An article by Jonathan Lethem caught my eye in February’s issue of Harper’s (The Ecstasy of Influence). The piece itself was very clever, and has a fabulous twist I won’t go into here, but what interested me most about it was his description of art as something that exists simultaneously in two markets – the market economy and the gift economy.

This interested me on at least two levels since 1) I am an artist, and 2) my work in the world – my ‘worldly art’ so to speak, given that I am in the business of design and communications – is inextricably entwined with the gift economy and exchange of Web2.0. So, the idea of art that can be ‘sold’ and yet still remain a gift was intriguing, and rang true to my own experience.

Much of Lethem’s article was inspired by the ideas in Lewis Hyde’s book The Gift: Imagination and the Erotic Life of Property, which cites the central tenant of a gift as something that cannot be kept, but must be given away. In the gift of art what is passed can be an experience, like inspiration or illumination of some kind. Paraphrasing Hyde, “Art that matters to us – which moves the heart, or revives the soul, or delights the sense, or offers courage for living, however we chose to describe the experience – is received as a gift is received.”

But this way of gifting goes beyond art; much that the people I work with do also occurs within the gift economy. Heartland’s Thought Leader Gatherings, for example, are all about fostering courage and hope and inspiration, and much of the wonderful work done by the World Café exists entirely within the gift economy of volunteerism.

Lethem describes the cardinal difference between gift and economy exchange as his assertion that “a gift establishes a feeling-bond between two people, whereas the sale of a commodity leaves no necessary connection.”

I love this beautiful idea of all of us gifting our art (whatever that might be) out into the world and by doing so establishing an ever-widening network of feeling-bonds …

Community Technology

Online community maven Nancy White launched her new series of interviews with community technology stewards by interviewing me yesterday for my work with the World Café!  I’m thrilled and honored to have the distinction of being the first one, and it’s always a gas to work with Nancy.

What’s even more exciting is the visual that graphic practitioner Susan Kelly and I created to illustrate the way the elements of the virtual infrastructure work together, and Nancy posted it on her blog along with the podcast of our conversation. Check it out!

Oscar

This year the Oscars seemed to radiate a new, fresh energy. It was exciting to see Al Gore(‘s film crew) and Melissa Etheridge take Oscars for An Inconvenient Truth, and (even though she glowed on the day in jewel-encrusted chiffon), I found it refreshing to read Helen Mirren’s pre-Oscar disdain for the prevailing culture of Oscar Couture critique.

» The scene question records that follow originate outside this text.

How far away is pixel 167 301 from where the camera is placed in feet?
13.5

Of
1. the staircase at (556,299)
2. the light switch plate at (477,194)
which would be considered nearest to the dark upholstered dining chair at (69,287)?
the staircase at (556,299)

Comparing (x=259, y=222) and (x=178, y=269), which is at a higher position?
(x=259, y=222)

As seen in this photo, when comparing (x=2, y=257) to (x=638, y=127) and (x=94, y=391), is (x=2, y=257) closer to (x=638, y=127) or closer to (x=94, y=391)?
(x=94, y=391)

I really wanted  Peter O’Toole to win best actor, because I loved him in Venus (I even reviewed it here when I first saw it) and because it would feel good to send an actor of his caliber off stage with an Oscar, but then when Forest Whitaker took it, I had to change my mind. Even the swiftly-controlled moment of disappointment and resignation on O’Toole’s face did not eclipse my joy hearing Forest’s acceptance speech.

Apparently Whitaker has received a lot of criticism for his lack of verbal polish in the past, but this simple honest moment touched a vibrant chord in me. For those who missed it, the gist of what he said is that the reason he became an actor was because even as a child he believed every person has a light inside them, and he wanted the chance to connect with that light in all of us. Uttering that kind of simplicity and beauty before a billion viewers takes courage, and my heart swelled in pride for him.

Perhaps we’ve turned a corner, and our collective spirit is starting to open up in optimism for a new day. It certainly felt like that to me on Sunday night.